One of the things on my hard limits list is no cutting my hair. When I was pondering the things I should include on that list I read an article that said try to think about things that at first glance might not appear relevant but that if they did you would absolutely not want to do them. I thought about my body and imagined things being done to me that would not be kinky but traumatic. Having someone cut my hair off sprung to mind. It has remained on the list ever since.
It is not that I am particularly obsessed with my hair but I do like it and it is an integral part of the way that I look. Over the years it has changed in length a great deal. I think I was about 14 the first time I cut it short. It went from grazing the top of my knickers to not even reaching my shoulders. It was a bold move, an attempt to change myself and to be honest was pretty much motivated by being very unhappy with the person I felt I was. I immediately set about growing it back and continued to have long hair right up until I was nearly 30. I cut it short again when I became a Mum as it was easier to manage. I have a lot of dark thick hair and when it was long it took ages to dry. It has some version of short ever since.
The greys hair started to appear just before I was 40. Because my hair is so dark they stood out rather dramatically and so I bought a box of dye and for the first time in my life dyed my hair. It is now either a dark plum colour or a dark cherry red but every 6/8 weeks I can see the grey at the roots and there is more and more of the damn stuff. Maybe one day it will be all be a beautiful silver-grey and I can stop with the colouring. I have recently started to grow it again though. I don’t know how far I will get with that but as the years pass by I think if I don’t grow it again now then I probably never will and I am not sure I am ready to say that this is it as far as hair styles go just yet
So what about hair and kink?
Well I can’t say I have a fetish for my hair but it certainly does feature in things that I like. I love having my hair stroked and caressed. There is something hugely erotic about someone brushing the hair from my face or across my forehead especially if it is followed by a kiss. Then there are those kisses that involve handfuls of hair, fingers twisting into my locks pulling my head back, guiding and holding my head. There is something strong and demanding about that type of kiss that makes my knees go weak.
Hair can also play a very sexy role in a blow job. I like sucking cock. I like exploring him with my mouth, finding what it good for him, taking my time getting pleasure from giving pleasure but then there are the blow jobs where he is in control and they almost always involve him using large handfuls of my hair to get me exactly where he wants me. There is something fucking hot about that too, being used for his pleasure.

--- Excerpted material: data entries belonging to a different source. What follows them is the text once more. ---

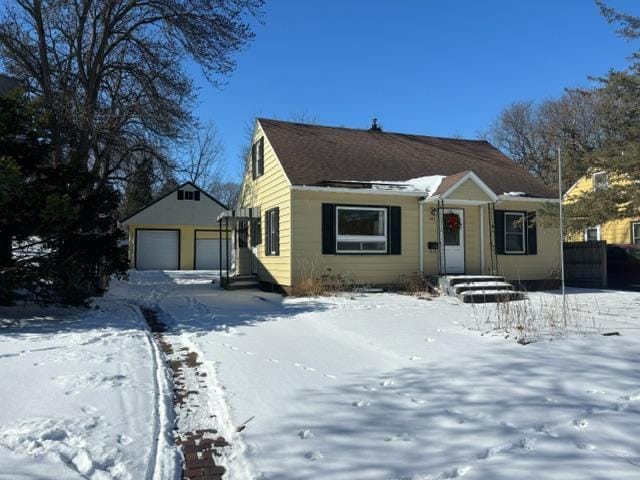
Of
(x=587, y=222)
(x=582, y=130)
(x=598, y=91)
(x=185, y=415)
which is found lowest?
(x=185, y=415)

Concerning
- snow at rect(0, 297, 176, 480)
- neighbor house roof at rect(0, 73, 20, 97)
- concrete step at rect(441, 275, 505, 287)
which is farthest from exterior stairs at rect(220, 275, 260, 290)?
neighbor house roof at rect(0, 73, 20, 97)

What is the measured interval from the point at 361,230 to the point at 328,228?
99cm

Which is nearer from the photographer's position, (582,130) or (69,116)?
(69,116)

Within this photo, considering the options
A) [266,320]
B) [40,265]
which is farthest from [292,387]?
[40,265]

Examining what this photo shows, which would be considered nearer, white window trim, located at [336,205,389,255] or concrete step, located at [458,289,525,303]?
concrete step, located at [458,289,525,303]

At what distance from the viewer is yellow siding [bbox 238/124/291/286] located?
13.3 m

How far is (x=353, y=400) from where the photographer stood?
14.2ft

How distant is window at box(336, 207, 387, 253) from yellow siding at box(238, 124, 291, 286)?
1.38 m

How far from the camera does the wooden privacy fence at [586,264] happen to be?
1600cm

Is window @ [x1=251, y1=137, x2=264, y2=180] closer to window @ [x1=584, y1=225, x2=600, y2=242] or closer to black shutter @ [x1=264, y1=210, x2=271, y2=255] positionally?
black shutter @ [x1=264, y1=210, x2=271, y2=255]

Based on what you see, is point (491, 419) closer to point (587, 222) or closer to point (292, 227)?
point (587, 222)

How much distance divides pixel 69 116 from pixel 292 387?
461 inches

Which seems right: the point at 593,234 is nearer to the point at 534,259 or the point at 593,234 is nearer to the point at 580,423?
the point at 534,259

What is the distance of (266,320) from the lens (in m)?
8.56
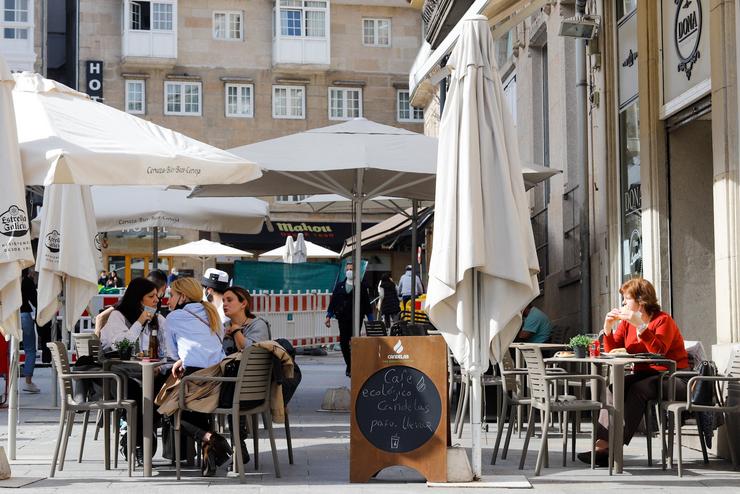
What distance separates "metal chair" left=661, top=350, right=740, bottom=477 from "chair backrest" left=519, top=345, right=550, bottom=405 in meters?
0.91

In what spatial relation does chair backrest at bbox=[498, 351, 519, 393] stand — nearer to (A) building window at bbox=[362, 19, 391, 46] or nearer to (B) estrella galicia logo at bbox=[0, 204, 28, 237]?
(B) estrella galicia logo at bbox=[0, 204, 28, 237]

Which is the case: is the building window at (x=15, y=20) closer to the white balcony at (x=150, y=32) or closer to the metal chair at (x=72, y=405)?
the white balcony at (x=150, y=32)

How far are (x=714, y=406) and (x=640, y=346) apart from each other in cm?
97

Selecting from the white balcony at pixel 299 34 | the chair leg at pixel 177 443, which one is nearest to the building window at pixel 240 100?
the white balcony at pixel 299 34

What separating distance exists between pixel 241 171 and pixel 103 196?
6.84 m

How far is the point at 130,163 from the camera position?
30.1ft

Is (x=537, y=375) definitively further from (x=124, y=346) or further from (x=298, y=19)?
(x=298, y=19)

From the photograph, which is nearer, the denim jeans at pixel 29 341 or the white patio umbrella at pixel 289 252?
the denim jeans at pixel 29 341

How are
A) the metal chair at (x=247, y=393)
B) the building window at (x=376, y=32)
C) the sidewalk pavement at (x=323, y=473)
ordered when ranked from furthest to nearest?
the building window at (x=376, y=32) → the metal chair at (x=247, y=393) → the sidewalk pavement at (x=323, y=473)

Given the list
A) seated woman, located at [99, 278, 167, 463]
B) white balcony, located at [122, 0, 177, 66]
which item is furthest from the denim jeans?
white balcony, located at [122, 0, 177, 66]

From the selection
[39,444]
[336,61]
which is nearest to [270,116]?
[336,61]

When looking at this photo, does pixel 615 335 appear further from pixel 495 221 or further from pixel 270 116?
pixel 270 116

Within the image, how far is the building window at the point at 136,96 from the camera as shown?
46.2 m

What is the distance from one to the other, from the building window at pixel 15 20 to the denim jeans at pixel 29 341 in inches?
1120
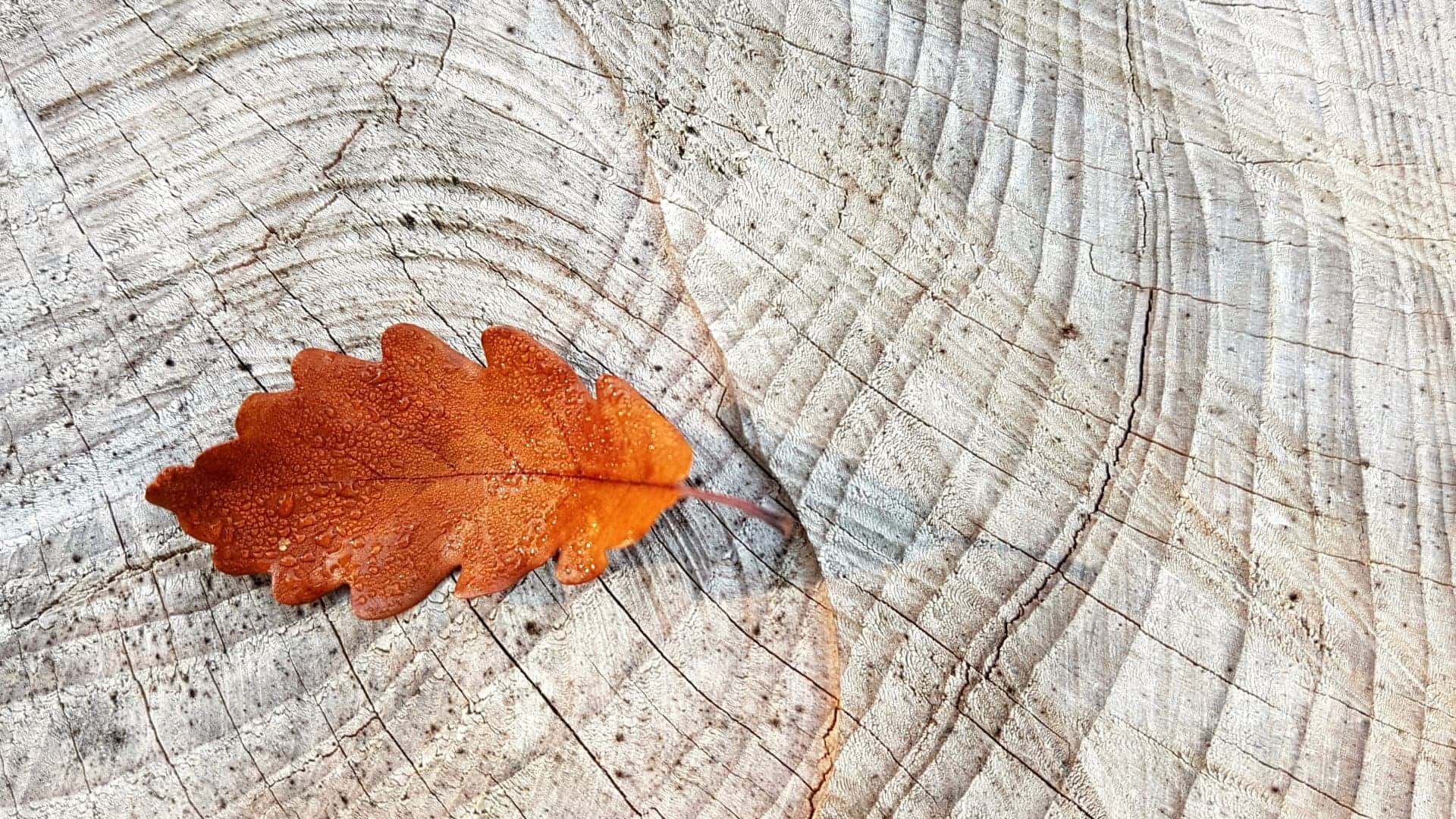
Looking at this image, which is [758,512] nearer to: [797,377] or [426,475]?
[797,377]

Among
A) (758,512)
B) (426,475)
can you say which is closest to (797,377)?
(758,512)

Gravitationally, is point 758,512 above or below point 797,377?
below

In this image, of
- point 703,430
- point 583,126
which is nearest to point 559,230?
point 583,126

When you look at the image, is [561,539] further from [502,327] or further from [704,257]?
[704,257]
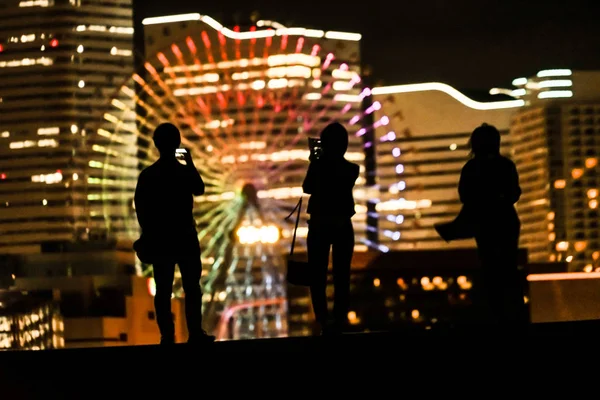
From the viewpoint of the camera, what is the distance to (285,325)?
7619 cm

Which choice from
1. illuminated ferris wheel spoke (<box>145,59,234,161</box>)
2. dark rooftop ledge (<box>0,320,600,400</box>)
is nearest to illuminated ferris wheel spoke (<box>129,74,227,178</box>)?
illuminated ferris wheel spoke (<box>145,59,234,161</box>)

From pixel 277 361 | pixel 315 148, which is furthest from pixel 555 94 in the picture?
pixel 277 361

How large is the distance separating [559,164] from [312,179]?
142 meters

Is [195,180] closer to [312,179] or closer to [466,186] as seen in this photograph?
[312,179]

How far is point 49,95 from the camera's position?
119188 millimetres

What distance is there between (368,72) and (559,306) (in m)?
40.7

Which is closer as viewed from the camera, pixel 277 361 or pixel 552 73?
pixel 277 361

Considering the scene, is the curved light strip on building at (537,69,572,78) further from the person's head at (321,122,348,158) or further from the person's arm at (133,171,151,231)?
the person's arm at (133,171,151,231)

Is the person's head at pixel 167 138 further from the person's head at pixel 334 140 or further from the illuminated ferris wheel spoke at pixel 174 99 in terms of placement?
the illuminated ferris wheel spoke at pixel 174 99

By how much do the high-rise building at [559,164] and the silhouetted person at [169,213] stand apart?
12777cm

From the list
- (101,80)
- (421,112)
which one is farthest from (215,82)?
(421,112)

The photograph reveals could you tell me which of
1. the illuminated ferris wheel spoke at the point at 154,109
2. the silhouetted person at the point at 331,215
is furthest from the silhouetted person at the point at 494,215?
the illuminated ferris wheel spoke at the point at 154,109

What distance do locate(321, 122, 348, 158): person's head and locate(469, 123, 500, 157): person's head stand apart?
82 centimetres

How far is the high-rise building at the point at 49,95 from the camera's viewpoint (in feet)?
361
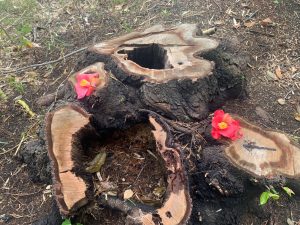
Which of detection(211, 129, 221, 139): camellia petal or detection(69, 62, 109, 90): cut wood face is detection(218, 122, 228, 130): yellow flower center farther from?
detection(69, 62, 109, 90): cut wood face

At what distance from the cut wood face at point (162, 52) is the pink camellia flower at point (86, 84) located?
0.23 meters

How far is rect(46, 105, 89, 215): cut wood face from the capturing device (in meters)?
2.45

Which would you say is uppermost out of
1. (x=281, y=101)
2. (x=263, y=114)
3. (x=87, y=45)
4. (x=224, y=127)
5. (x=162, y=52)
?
(x=162, y=52)

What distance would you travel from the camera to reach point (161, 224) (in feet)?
7.47

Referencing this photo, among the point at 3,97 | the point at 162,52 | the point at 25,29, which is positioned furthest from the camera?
the point at 25,29

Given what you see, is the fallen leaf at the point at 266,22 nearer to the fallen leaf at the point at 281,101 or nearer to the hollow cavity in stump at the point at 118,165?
the fallen leaf at the point at 281,101

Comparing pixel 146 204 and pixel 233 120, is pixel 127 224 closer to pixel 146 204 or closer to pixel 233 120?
pixel 146 204

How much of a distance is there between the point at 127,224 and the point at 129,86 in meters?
0.98

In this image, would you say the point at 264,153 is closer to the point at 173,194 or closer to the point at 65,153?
the point at 173,194

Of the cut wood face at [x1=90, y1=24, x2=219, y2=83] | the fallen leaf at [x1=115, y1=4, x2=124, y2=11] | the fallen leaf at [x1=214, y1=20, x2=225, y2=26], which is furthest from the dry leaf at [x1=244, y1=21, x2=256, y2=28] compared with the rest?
Result: the fallen leaf at [x1=115, y1=4, x2=124, y2=11]

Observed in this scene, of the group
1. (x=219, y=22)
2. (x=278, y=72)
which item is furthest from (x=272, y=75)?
(x=219, y=22)

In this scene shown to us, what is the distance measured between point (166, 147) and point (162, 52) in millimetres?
960

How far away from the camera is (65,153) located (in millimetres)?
2576

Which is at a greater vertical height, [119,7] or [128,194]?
[119,7]
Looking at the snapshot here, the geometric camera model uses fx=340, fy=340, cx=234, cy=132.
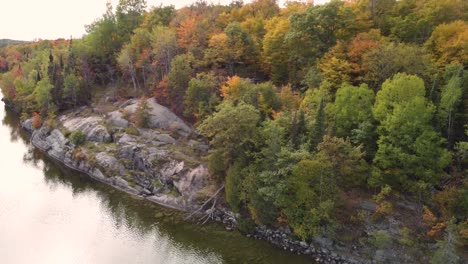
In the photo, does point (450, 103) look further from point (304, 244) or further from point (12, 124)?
point (12, 124)

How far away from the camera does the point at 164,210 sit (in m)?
41.7

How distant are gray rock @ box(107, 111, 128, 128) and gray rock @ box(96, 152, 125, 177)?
7078mm

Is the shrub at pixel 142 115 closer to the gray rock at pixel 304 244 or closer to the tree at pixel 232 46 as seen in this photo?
the tree at pixel 232 46

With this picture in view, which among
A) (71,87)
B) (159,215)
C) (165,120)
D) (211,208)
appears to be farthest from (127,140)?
(71,87)

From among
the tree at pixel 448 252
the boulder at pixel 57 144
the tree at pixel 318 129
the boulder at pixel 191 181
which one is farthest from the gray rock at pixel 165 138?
the tree at pixel 448 252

When it comes to hair pulling if it is part of something else then I am totally going to get off on it, but just having my hair pulled is not, in and of itself a turn on to me. Hold me down by my hair while you fuck me and you are going to find me a growling squirming mess beneath you. Use my hair to snap my head back so you can get the knife in just the right place on my neck and I am going to be seriously turned on. It is about the relationship of using my hair to weaken me, to make me give in, to over power me, that makes it so fucking hot.